Effectief en kostenefficiënt
Het succes van de behandeling is op de korte termijn al zichtbaar. Na een jaar was bijna 84% van de patiënten die neoadjuvante behandeling hadden gekregen nog tumorvrij, vergeleken met 57% in de groep met de huidige standaardbehandeling. Blank: “Bij patiënten waar de tumor bijna compleet of volledig was verdwenen was dit nog hoger; 95% bleef tumorvrij, en dit met alleen zes weken behandeling”. Bij patiënten waarbij de tumor gedeeltelijk was verdwenen, was 76% nog tumorvrij een jaar na de start van de behandeling, tegenover 57% die geen goede reactie op neoadjuvante behandeling hadden gehad. Deze laatste twee patiëntengroepen kregen nog extra nabehandeling na de neoadjuvante immuuntherapie en de operatie. Over drie jaar verwachten de onderzoeker te kunnen zeggen of deze positieve trend zich voortzet en ook de overleving zal verbeteren. De volgende uitdaging in dit onderzoeksgebied zal zijn om de uitkomst van de patiënten die minder goed reageren verder te verbeteren.

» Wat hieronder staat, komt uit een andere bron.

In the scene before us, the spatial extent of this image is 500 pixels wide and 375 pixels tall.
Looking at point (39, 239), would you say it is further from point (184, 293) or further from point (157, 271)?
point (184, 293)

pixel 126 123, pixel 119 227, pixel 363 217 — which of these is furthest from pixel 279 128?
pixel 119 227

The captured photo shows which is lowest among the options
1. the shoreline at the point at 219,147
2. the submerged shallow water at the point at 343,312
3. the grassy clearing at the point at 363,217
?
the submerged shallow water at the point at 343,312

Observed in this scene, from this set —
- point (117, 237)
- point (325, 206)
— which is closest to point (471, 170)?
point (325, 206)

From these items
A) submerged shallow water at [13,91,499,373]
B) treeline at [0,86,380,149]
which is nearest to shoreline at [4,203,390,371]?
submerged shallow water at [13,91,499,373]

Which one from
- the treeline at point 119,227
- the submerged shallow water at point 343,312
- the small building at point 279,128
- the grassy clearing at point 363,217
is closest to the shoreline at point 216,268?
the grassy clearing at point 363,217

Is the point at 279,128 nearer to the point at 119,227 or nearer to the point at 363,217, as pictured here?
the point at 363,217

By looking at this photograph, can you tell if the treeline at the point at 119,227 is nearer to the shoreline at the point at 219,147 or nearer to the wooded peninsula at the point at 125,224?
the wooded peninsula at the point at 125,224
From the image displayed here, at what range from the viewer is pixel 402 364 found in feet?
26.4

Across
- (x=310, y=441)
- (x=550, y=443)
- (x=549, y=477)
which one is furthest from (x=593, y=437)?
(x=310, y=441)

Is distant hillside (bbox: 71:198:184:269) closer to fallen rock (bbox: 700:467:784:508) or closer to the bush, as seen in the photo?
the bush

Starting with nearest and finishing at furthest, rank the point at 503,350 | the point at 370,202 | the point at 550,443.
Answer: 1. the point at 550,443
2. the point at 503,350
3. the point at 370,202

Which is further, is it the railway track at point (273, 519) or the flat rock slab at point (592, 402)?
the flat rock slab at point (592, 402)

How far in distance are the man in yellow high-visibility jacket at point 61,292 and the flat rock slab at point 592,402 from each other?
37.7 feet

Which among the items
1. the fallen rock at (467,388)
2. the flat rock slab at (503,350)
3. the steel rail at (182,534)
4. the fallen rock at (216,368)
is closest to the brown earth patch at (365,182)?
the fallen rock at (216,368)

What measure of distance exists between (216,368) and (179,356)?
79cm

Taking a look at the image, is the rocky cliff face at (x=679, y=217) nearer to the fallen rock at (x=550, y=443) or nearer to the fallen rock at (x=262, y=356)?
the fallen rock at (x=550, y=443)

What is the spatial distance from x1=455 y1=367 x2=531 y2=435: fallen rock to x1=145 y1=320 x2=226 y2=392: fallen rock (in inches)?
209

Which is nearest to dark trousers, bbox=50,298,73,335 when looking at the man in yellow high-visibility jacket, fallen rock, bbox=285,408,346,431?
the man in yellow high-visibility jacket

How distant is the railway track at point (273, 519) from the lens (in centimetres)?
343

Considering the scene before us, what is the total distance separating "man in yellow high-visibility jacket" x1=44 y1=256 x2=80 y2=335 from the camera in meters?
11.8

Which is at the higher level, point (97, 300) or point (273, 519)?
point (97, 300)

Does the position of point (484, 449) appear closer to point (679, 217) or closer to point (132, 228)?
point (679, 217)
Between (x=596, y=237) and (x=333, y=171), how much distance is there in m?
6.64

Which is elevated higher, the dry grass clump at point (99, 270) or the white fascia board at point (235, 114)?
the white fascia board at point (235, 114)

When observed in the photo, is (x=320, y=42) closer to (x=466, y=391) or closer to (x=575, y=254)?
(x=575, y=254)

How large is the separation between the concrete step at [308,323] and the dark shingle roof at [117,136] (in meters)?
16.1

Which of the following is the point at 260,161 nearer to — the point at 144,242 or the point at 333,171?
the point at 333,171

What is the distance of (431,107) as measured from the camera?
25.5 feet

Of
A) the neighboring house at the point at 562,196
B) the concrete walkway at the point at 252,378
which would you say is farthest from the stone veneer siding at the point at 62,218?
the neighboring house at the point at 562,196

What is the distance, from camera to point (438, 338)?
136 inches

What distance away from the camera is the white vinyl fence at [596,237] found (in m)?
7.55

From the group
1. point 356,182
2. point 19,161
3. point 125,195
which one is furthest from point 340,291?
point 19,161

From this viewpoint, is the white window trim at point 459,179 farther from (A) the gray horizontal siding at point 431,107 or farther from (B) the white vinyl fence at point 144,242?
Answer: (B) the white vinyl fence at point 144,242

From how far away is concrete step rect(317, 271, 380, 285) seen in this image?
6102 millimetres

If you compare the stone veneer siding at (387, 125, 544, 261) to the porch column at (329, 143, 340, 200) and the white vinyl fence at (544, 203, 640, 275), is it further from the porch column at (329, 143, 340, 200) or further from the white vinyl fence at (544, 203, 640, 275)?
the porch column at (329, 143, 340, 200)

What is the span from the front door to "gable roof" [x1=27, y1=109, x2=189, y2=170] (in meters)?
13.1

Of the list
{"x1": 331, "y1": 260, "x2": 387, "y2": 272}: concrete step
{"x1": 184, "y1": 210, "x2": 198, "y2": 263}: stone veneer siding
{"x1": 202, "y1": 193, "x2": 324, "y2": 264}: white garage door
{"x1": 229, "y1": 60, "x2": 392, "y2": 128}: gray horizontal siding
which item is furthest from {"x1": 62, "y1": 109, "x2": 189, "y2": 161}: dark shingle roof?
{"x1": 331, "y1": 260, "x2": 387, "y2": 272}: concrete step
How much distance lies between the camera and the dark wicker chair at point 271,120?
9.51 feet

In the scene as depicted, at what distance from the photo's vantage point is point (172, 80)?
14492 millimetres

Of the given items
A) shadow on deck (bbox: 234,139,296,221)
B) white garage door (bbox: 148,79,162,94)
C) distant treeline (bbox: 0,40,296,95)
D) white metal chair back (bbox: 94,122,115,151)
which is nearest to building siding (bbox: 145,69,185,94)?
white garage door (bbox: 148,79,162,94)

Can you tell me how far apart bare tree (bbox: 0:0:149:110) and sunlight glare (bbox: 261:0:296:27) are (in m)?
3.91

Naast een betere kans op tumorvrijheid werd ook de behandelduur in de meerderheid van de patiënten aanzienlijk verkort naar zes weken. Blank: “De behandeling is een stuk goedkoper, namelijk 16.000 euro per patiënt in plaats van 68.000 euro, wat in Nederland een besparing oplevert van ongeveer 30 tot 40 miljoen euro en wereldwijd zelfs van een miljard euro”.
De behandeling moet nog worden geregistreerd en goedgekeurd in Nederland voor vergoeding door de zorgverzekering. Daarom is deze nog niet direct beschikbaar zijn. Blank: “momenteel zijn wij met overheid instanties bezig deze nieuwe behandeling in het zorgpakket te krijgen, zodat het te zijner tijd vergoede zorg zal worden”.
Behandeling op maat
Er lopen momenteel veel onderzoeken naar neoadjuvante behandelingen bij verschillende tumoren, zoals long-, blaas- en borstkanker. “Vaak wordt in deze studies een neoadjuvante aanpak gecombineerd met een standaard aanvullende behandeling na de operatie, in plaats van de behandeling te sturen op basis van de reactie na het neoadjuvante deel”, legt Blank uit. “De NADINA-studie is echt de allereerste studie binnen de oncologie die een puur immuun therapeutische én gepersonaliseerde behandeling onderzocht. Uiteindelijk is het doel om immuuntherapie op maat te kunnen bieden, door het tumor-RNA van elke patiënt uit te lezen en op basis daarvan de behandeling te geven waarvan we weten dat die het beste aanslaat”.